■ **Task instructions**: In the records, change "closest" to "nearest" and leave every other word untouched. Leave the pictures out of your answer.

··· Data shown ···

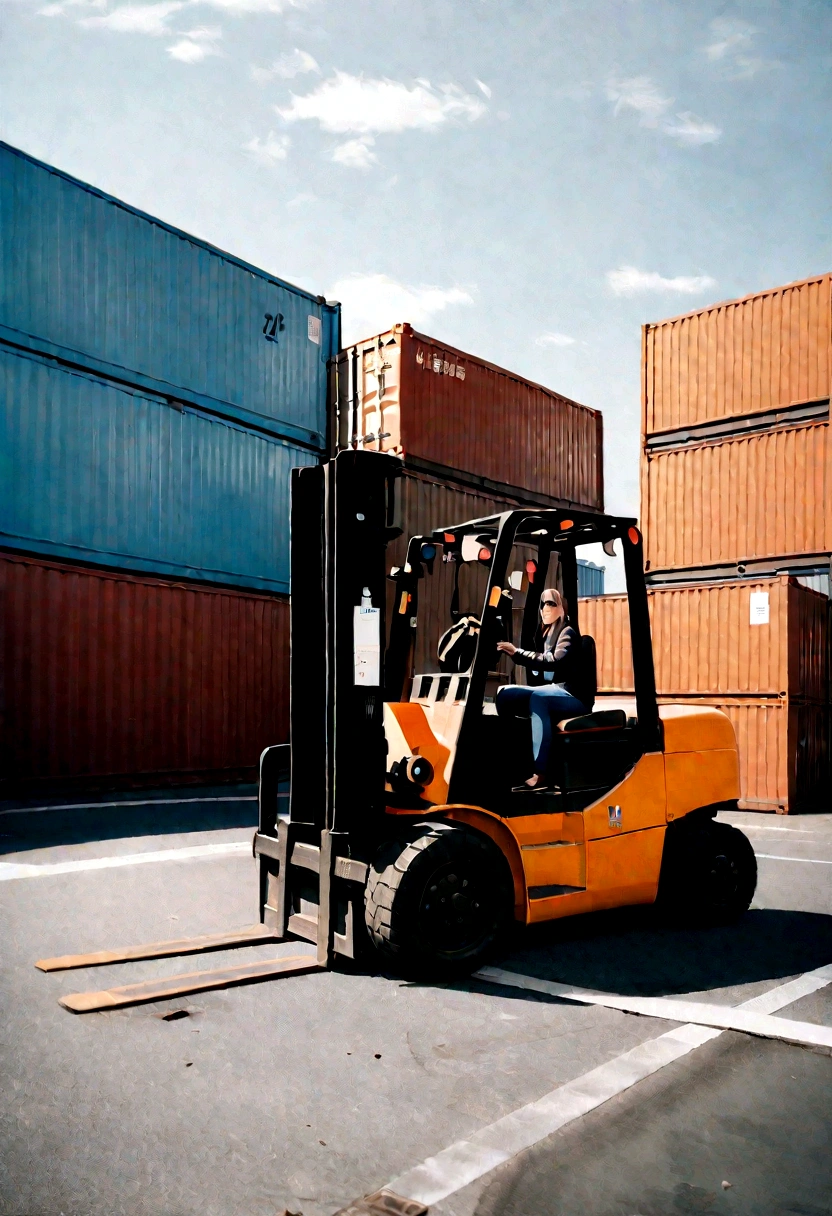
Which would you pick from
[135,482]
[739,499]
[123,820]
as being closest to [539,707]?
[123,820]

···

■ **The reply**:
Which would you pick from
[135,482]
[739,499]
[123,820]
as being nearest to [539,707]?
[123,820]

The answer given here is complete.